佳乃くんの耳元には、小ぶりなフープピアスがぶら下がっている。シルバーで、底の部分に厚みのある、シンプルながらもおしゃれなピアスだ。街頭のひかりの反射をうけて、鈍く輝いている。
彼は常にそのフープピアスをつけている。寝起きで髪の毛がぼさぼさのときも、小綺麗な格好で夜の街を歩くときも、肌と肌が触れ合うその瞬間も、あたしは彼がそのピアスを外しているところを、見たことがない。彼を構成する一要素として、ずっとそこに癒着している。
「……佳乃くんのピアス、ほしい」
ほとんどひとりごとのように呟くと、佳乃くんは自分の耳を人差し指でちょんと差して、「これ?」と言った。首を縦に振る。
「いいよ。あげる」
「いいの?」
「べつに高い物じゃないし」
右耳と、左耳、それぞれから外して、ふたつを手のひらに乗せられた。
てっきり愛用してるのかと思っていたけど、こうして簡単に手放せるくらいには、モノに執着がないらしい。佳乃くんらしいといえば、佳乃くんらしい。
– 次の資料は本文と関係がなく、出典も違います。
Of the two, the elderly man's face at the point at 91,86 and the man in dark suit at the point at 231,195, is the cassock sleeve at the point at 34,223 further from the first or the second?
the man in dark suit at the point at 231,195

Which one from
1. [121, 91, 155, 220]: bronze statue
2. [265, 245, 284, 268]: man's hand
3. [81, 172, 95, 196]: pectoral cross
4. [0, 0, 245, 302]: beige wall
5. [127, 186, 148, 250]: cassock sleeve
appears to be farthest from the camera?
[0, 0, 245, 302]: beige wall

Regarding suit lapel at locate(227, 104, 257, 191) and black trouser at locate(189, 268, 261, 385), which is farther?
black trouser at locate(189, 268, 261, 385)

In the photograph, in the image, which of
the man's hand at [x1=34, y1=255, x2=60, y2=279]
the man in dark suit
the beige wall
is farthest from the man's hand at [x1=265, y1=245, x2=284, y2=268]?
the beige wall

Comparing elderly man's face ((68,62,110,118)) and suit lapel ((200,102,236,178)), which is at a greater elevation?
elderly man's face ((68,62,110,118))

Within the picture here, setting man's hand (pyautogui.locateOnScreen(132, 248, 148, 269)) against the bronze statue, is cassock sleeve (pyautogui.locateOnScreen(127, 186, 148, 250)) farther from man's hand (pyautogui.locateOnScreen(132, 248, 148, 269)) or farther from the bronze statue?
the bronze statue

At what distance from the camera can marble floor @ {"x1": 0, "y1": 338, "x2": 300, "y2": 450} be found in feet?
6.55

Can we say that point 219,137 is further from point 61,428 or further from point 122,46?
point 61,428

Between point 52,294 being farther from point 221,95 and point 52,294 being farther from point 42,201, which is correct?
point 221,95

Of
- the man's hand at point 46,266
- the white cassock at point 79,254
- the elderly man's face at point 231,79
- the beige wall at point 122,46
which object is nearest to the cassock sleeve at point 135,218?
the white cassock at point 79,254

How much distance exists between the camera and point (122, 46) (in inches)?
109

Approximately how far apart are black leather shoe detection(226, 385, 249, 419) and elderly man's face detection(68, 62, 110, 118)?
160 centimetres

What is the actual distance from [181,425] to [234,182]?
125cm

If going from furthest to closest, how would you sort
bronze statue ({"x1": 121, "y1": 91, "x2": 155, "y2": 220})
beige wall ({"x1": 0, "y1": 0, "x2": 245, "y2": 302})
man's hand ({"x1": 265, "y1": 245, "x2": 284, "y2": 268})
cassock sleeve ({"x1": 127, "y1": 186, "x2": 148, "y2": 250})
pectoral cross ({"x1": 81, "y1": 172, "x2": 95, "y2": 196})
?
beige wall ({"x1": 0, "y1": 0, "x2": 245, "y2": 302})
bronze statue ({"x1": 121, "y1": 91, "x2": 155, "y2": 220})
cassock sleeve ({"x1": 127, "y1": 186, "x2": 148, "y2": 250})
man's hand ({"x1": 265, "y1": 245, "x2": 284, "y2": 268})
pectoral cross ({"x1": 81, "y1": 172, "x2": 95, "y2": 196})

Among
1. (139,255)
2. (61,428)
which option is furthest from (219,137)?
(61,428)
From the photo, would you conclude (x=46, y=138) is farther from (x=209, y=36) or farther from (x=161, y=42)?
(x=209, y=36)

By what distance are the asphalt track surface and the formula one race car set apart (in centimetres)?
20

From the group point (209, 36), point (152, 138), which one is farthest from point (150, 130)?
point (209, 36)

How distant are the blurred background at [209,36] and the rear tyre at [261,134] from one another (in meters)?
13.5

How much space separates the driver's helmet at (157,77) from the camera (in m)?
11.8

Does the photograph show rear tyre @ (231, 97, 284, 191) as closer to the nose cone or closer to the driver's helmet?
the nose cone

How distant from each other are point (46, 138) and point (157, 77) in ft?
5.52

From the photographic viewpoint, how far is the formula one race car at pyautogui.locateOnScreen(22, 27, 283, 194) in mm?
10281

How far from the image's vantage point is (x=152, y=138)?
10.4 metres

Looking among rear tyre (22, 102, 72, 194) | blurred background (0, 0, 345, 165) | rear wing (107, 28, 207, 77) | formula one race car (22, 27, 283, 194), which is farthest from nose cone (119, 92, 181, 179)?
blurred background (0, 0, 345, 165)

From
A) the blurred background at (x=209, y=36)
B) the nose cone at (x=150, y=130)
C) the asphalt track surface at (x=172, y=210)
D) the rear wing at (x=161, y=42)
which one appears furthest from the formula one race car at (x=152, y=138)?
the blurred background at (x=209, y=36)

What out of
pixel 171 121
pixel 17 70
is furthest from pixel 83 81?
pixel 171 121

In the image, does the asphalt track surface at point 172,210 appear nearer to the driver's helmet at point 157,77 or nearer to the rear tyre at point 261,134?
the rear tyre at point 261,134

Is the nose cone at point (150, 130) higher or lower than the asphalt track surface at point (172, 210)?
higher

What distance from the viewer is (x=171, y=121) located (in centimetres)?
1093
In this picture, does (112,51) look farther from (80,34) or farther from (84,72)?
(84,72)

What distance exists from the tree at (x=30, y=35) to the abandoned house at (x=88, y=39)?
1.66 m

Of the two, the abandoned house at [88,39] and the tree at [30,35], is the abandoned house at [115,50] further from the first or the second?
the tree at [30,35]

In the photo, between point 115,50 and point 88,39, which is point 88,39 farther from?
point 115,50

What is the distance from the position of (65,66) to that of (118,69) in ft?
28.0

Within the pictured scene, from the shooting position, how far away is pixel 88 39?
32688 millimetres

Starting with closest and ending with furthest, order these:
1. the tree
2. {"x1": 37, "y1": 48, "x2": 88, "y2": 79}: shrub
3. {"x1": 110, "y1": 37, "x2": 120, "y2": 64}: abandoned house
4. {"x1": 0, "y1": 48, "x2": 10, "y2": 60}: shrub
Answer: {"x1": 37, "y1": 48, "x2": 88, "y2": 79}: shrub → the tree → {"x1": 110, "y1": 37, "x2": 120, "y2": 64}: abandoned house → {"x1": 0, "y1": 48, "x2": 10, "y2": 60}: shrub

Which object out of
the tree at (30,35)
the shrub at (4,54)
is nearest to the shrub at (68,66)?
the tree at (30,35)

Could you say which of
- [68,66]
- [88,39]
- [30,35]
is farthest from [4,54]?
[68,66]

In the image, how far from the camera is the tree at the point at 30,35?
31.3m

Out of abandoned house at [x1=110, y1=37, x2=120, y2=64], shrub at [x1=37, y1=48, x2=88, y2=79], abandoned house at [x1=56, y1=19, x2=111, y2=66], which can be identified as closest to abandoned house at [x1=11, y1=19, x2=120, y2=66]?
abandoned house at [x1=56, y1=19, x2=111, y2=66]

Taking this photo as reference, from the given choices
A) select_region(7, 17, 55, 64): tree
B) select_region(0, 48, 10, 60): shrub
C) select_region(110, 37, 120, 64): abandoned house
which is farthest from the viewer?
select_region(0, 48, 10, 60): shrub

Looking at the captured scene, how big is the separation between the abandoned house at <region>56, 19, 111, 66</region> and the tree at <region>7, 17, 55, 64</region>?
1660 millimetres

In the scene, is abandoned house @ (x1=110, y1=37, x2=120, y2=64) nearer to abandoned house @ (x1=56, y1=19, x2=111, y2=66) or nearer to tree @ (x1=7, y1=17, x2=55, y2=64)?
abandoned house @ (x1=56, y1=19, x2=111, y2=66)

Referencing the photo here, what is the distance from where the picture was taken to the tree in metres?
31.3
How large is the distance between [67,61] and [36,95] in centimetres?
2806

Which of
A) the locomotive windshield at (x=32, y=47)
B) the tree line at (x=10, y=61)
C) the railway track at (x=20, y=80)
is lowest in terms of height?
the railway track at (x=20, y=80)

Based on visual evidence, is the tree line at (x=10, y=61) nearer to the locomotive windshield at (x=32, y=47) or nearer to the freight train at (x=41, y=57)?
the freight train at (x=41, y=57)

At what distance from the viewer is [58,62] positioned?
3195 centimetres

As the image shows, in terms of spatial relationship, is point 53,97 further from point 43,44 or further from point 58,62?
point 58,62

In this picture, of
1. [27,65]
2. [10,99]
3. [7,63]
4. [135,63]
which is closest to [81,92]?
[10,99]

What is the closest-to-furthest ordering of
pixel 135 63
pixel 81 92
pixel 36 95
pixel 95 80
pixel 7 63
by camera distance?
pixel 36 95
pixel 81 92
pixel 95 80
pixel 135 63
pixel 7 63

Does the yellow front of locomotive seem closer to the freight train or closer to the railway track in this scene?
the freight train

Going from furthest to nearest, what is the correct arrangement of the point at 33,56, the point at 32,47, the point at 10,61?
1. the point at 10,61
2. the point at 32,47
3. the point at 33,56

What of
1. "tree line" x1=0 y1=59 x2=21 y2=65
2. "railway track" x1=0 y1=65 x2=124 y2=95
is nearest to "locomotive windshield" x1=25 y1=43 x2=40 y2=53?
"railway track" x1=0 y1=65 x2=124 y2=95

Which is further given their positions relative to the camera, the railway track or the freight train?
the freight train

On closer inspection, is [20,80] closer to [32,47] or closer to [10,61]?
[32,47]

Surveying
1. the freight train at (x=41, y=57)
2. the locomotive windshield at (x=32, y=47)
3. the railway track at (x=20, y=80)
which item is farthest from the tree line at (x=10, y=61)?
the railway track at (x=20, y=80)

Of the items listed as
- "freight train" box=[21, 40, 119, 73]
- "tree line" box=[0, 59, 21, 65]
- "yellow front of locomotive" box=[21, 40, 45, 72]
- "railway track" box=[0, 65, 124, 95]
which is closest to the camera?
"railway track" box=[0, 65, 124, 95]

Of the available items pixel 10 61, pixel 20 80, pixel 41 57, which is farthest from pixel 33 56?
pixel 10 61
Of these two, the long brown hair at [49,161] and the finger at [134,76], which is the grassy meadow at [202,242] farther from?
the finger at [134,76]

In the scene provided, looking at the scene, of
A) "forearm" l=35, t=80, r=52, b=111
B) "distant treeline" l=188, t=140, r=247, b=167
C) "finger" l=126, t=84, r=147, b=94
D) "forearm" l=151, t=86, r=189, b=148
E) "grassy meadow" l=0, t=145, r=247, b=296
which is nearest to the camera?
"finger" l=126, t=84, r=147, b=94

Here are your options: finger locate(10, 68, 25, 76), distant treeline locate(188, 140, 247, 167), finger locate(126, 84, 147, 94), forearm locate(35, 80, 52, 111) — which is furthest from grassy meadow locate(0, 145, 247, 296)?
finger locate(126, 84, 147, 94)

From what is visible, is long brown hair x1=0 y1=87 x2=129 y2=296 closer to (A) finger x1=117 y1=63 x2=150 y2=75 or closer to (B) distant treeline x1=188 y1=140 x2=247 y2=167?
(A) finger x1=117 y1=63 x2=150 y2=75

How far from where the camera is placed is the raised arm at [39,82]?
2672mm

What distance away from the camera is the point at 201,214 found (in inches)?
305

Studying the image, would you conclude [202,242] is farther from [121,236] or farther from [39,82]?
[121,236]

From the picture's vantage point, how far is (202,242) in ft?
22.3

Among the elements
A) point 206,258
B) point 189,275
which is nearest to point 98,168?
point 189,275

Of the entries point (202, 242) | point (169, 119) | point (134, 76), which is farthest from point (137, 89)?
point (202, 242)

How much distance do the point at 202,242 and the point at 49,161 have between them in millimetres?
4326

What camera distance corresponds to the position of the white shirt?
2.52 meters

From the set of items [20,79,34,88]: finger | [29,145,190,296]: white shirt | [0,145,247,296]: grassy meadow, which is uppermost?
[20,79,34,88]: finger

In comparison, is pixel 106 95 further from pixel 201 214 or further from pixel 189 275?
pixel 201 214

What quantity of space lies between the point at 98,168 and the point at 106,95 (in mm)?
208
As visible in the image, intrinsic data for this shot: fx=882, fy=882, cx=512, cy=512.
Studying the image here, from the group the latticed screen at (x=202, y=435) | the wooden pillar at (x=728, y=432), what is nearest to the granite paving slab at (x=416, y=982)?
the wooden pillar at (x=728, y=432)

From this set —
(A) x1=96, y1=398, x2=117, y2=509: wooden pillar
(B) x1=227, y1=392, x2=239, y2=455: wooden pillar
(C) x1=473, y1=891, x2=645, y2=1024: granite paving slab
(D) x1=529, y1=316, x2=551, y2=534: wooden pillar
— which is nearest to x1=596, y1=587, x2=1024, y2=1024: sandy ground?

キャッチ一体型の、フープピアス。手のひらに乗ったそれを、ぎゅっと握りしめる。佳乃くんの体温が残っている気がした。
「……ありがと」
佳乃くんの身体の一部みたいで、それを分け与えられたことがうれしかった。
「じゃー、ピアスあげたから、おれのお願いもきいて」
「なあに?」
「髪、伸ばしてほしいんだよね」
佳乃くんの人差し指が、あたしの毛先をぴん、と弾く。